Through these three principles we can be in the world without being totally shaped by it. By choosing simplicity over complexity in our dealings with the world, we have a better chance of being honest, open and moral in our choices. The more we avoid the tangled webs of deceptions, delusions, and self-delusions, the more likely we are to avoid intrusive or destructive actions in the lives of other.
By remaining hopeful about our world, our communities, and ourselves, rather than resorting to a cold, self-centred cynicism about the world around us, we hold on to our vision of the new kingdom and allow it to come a little closer with each positive action.
By showing compassion for others we connect with the heart of Jesus’s teaching. Henri Nouwen describes compassion as something which “grows with the inner recognition that your neighbour shares your humanity with you. This partnership cuts through all walls which might have kept you separate. Across all barriers of land and language, wealth and poverty, knowledge and ignorance, we are one, created from the same dust, subject to the same laws, destined for the same end.” [Henri Nouwen, With open minds. New York: Ballantine, 1972]

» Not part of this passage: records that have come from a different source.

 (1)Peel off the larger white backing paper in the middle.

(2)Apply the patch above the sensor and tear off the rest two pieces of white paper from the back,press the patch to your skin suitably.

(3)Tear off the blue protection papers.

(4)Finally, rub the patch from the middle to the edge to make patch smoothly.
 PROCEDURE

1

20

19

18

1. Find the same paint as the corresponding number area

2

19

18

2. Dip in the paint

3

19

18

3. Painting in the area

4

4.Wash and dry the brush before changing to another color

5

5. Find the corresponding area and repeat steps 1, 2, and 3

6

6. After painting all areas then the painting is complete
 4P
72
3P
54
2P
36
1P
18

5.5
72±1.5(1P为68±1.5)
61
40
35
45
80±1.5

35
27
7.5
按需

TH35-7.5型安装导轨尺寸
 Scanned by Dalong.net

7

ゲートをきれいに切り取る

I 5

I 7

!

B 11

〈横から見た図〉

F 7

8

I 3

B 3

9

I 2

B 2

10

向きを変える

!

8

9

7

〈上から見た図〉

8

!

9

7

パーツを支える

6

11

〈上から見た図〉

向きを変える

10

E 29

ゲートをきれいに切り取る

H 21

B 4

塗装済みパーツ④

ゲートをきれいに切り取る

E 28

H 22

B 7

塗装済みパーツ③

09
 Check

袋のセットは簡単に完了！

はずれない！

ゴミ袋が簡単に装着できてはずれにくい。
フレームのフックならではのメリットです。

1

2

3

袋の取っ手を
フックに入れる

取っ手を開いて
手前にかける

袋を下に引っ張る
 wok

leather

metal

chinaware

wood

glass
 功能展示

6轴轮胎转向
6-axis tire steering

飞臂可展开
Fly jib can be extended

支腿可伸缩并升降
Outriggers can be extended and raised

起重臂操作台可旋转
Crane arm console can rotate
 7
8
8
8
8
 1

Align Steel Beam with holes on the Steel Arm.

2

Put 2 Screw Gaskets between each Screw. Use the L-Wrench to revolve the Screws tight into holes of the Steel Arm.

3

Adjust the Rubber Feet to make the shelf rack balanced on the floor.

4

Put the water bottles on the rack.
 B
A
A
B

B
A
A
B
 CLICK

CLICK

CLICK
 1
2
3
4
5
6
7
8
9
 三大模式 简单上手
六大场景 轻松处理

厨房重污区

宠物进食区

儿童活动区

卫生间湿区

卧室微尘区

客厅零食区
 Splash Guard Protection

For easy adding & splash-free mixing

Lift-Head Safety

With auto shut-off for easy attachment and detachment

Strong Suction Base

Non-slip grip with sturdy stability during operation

So, there is our framework for our journey into the true meaning of the Kingdom of God. Whether we shall be happy, blessed, or honoured, we know that the core values which bring the Kingdom a little closer are inseparably bound up with justice, peacemaking, comfort for those who mourn, humility, meekness, mercy, purity of heart and courage in the face of persecution. And by upholding those values in our dealings with the world, our lives will be characterised by simplicity, hopefulness, and compassion.
The journey of exploration continues for the next few weeks. Jesus has more to say; we have more to learn; and the Kingdom of God is yet to come on earth as it is in heaven - as we shall shortly affirm for ourselves in words taken from the Sermon on the Mount.